== EXCERPTED DATA

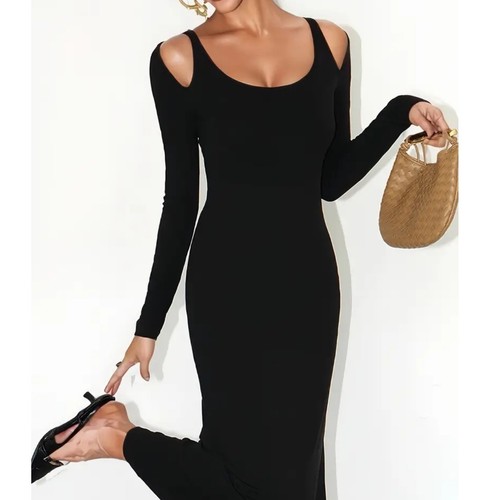 Black Cold Shoulder Long Sleeve Maxi Dress Women's 2XL Polyester Elastane - Picture 3 of 10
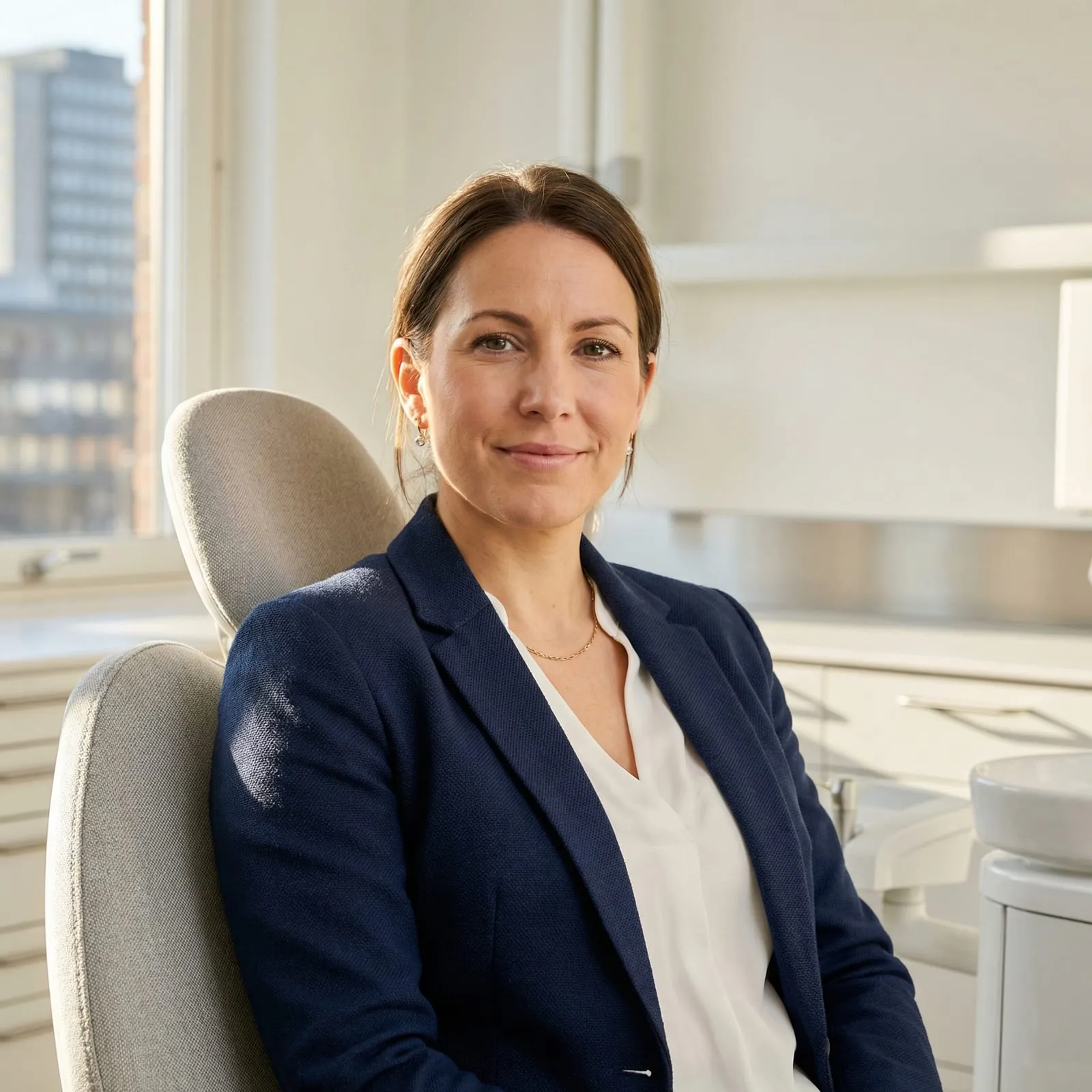 A woman in a blazer sits calmly in a dental chair.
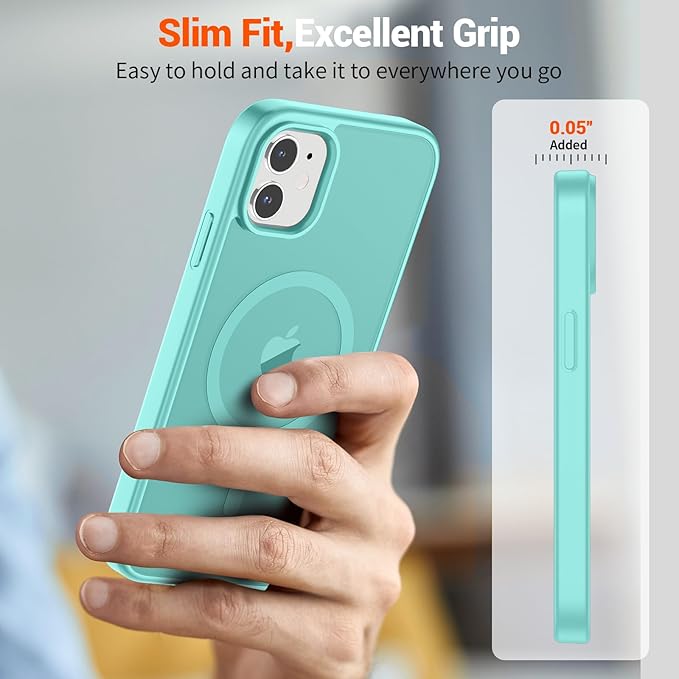 SUPFINE Magnetic for iPhone 12 Mini Case & iPhone 13 Mini Case (Compatible with MagSafe) (Military Grade Drop Protection) Translucent Matte Shockproof Phone Cover,Blue Green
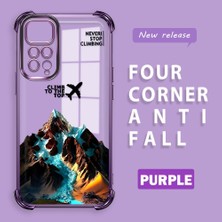 HONTINGA Xiaomi Redmi Note 11S ile Uyumlu Şeffaf Kılıfı Düşüme Önleyici Basitlik Anti Düşme Kamera Korumali Uçak Desen Yumuşak Silikon Telefon Kılıfı Kadın ve Erkek Için Uygundur K3-0203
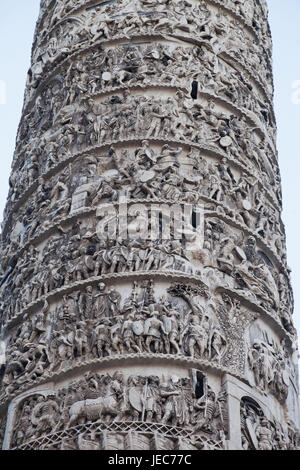 Italien, Rom, Piazza Colonna, Mark Aurel-Säule, Detail, Stockfoto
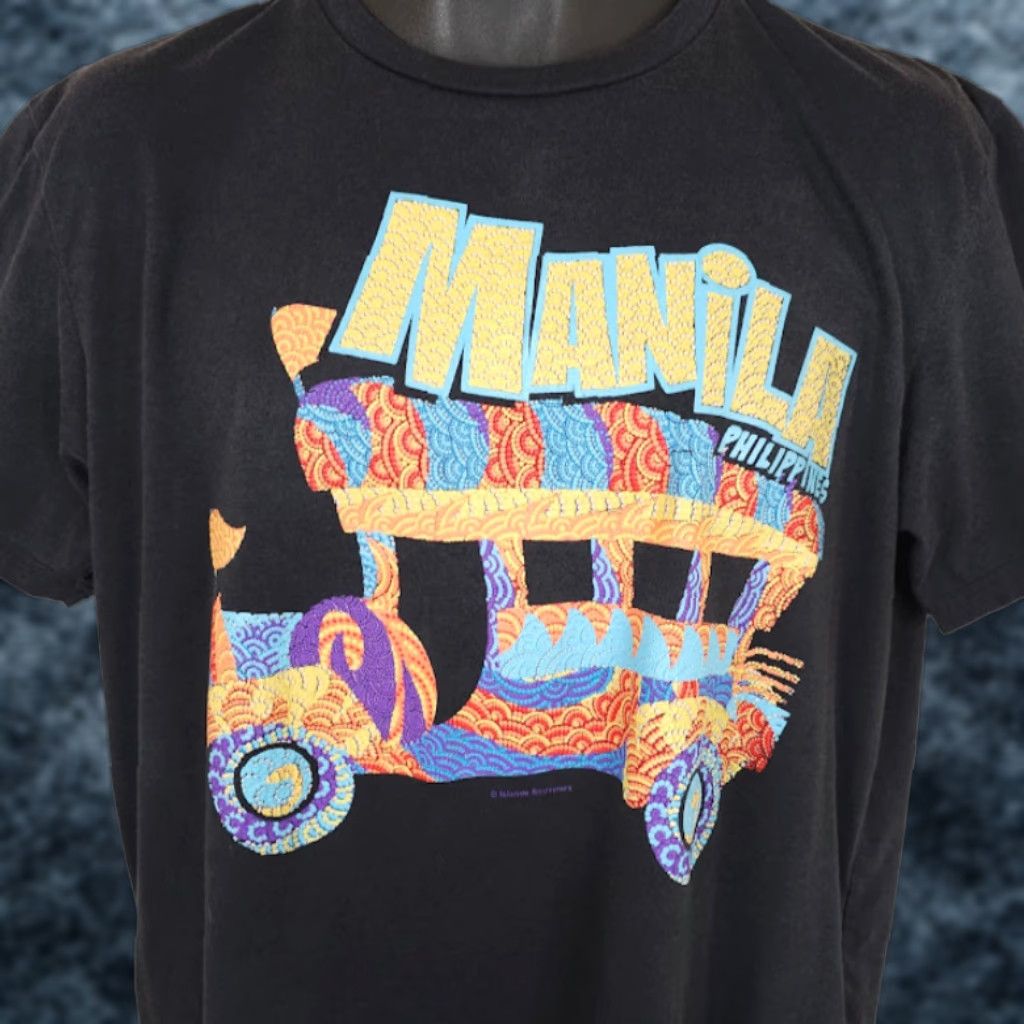 Vintage VINTAGE3 Manila Philippines T Shirt Mens Size XL Black Jeepney Travel Destination Tee Size US XL / EU 56 / 4 - 1 Thumbnail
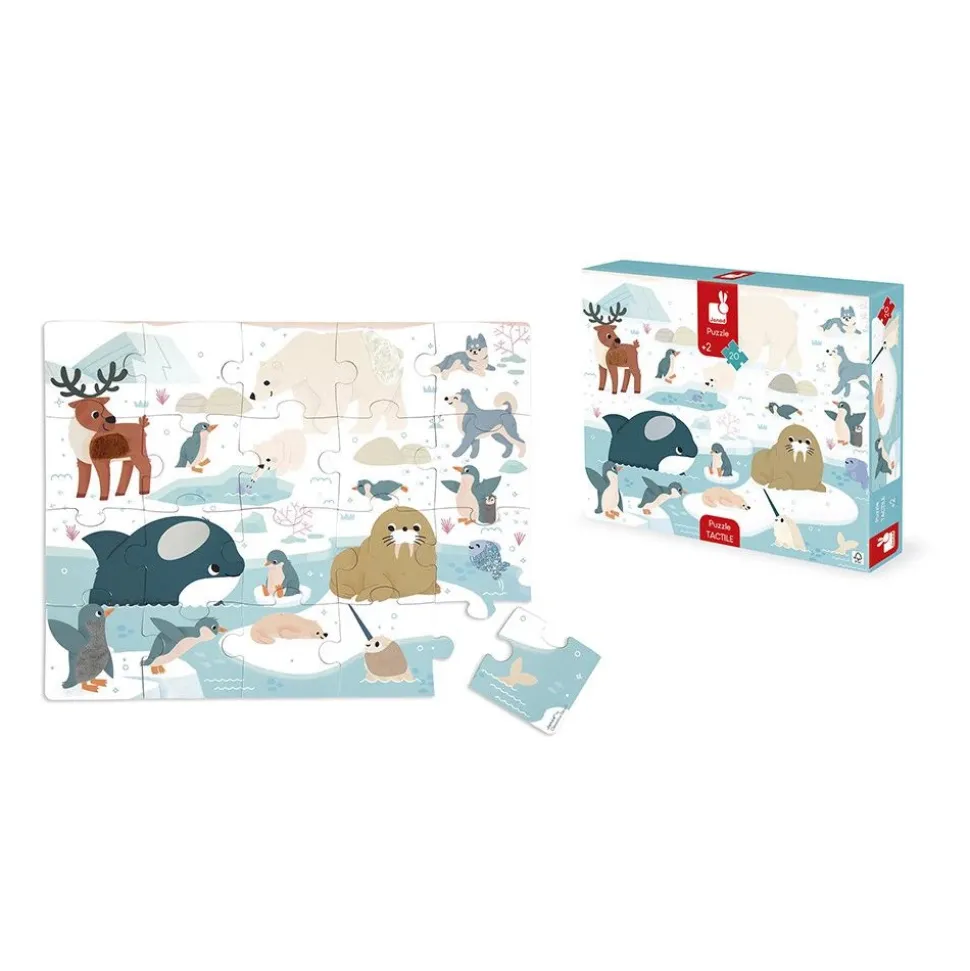 Puzzle tactile animaux polaires 20 pièces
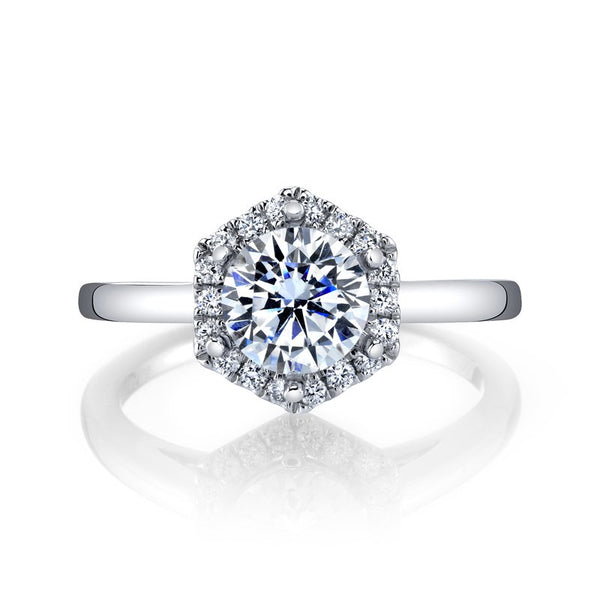 Solitaire Ring Setting with Hexagon Diamond Halo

====

_WHAT YOU NEED TO DO_.
Return each record above as it stands. Pictures stay out.

_FINAL ANSWER_.
 Black Cold Shoulder Long Sleeve Maxi Dress Women's 2XL Polyester Elastane - Picture 3 of 10
 A woman in a blazer sits calmly in a dental chair.
 SUPFINE Magnetic for iPhone 12 Mini Case & iPhone 13 Mini Case (Compatible with MagSafe) (Military Grade Drop Protection) Translucent Matte Shockproof Phone Cover,Blue Green
 HONTINGA Xiaomi Redmi Note 11S ile Uyumlu Şeffaf Kılıfı Düşüme Önleyici Basitlik Anti Düşme Kamera Korumali Uçak Desen Yumuşak Silikon Telefon Kılıfı Kadın ve Erkek Için Uygundur K3-0203
 Italien, Rom, Piazza Colonna, Mark Aurel-Säule, Detail, Stockfoto
 Vintage VINTAGE3 Manila Philippines T Shirt Mens Size XL Black Jeepney Travel Destination Tee Size US XL / EU 56 / 4 - 1 Thumbnail
 Puzzle tactile animaux polaires 20 pièces
 Solitaire Ring Setting with Hexagon Diamond Halo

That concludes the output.